◆ **Required work**: Pick out each line of the records below that contains the word "green", and copy those lines out in full.

◆ **Data to process**:
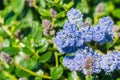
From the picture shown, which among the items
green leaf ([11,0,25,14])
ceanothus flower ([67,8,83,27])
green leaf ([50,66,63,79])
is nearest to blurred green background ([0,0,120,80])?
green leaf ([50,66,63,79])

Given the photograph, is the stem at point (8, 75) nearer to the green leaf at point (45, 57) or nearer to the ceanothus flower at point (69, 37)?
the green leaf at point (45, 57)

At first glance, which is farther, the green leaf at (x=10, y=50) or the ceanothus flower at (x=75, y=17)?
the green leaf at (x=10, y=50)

...

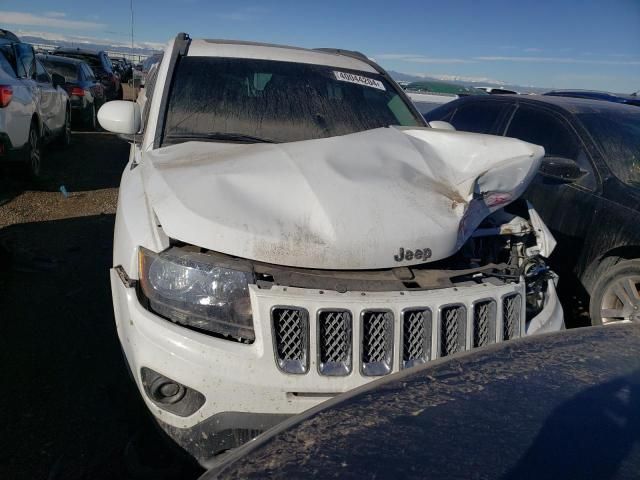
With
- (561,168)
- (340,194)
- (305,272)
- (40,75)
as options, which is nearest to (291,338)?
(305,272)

◆ **Problem solution**:
green leaf ([11,0,25,14])
green leaf ([50,66,63,79])
is nearest to blurred green background ([0,0,120,80])?
green leaf ([50,66,63,79])
Given the photograph, is the stem at point (8, 75) nearer to the green leaf at point (45, 57) or nearer to the ceanothus flower at point (69, 37)?
the green leaf at point (45, 57)
At first glance, which is farther, the green leaf at (x=10, y=50) or the ceanothus flower at (x=75, y=17)?
the green leaf at (x=10, y=50)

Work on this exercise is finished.